### Textauszug
※ ※ ※
Das Versicherungsgericht des Kantons Aargau wies die gegen die Rückforderung erhobene Beschwerde mit Entscheid vom 25. Februar 2003 ab.
 
C.
 
S.________ führt Verwaltungsgerichtsbeschwerde mit dem Antrag, es sei von einer Rückforderung abzusehen; eventuell sei die Streitigkeit durch Vergleich zu erledigen.
 
Sowohl die IV-Stelle als auch das Bundesamt für Sozialversicherung verzichten auf eine Vernehmlassung zur Verwaltungsgerichtsbeschwerde.
 
Das Eidg. Versicherungsgericht zieht in Erwägung:
 
1.
※ ※ ※
### Bereitgestelltes Material
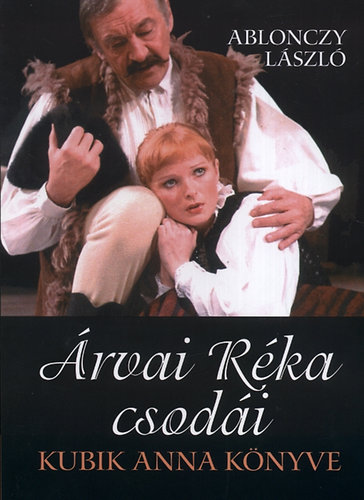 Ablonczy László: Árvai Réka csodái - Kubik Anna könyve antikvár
※ ※ ※
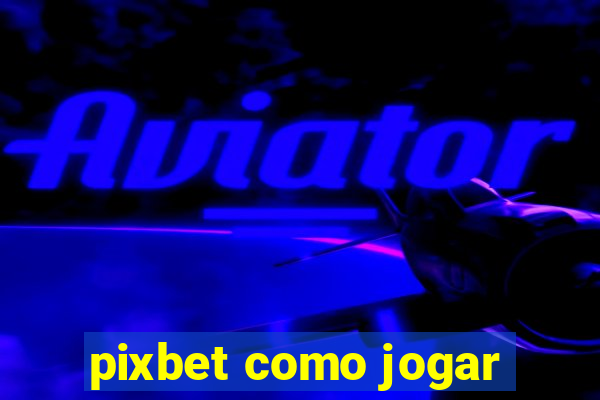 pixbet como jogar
※ ※ ※
### Zu lösende Aufgabe
Gib den Textauszug zur Rückforderung vollständig und unverändert aus. Stütze dich ausschließlich auf den Textauszug.

### Platz für Antwort
Das Versicherungsgericht des Kantons Aargau wies die gegen die Rückforderung erhobene Beschwerde mit Entscheid vom 25. Februar 2003 ab.
 
C.
 
S.________ führt Verwaltungsgerichtsbeschwerde mit dem Antrag, es sei von einer Rückforderung abzusehen; eventuell sei die Streitigkeit durch Vergleich zu erledigen.
 
Sowohl die IV-Stelle als auch das Bundesamt für Sozialversicherung verzichten auf eine Vernehmlassung zur Verwaltungsgerichtsbeschwerde.
 
Das Eidg. Versicherungsgericht zieht in Erwägung:
 
1.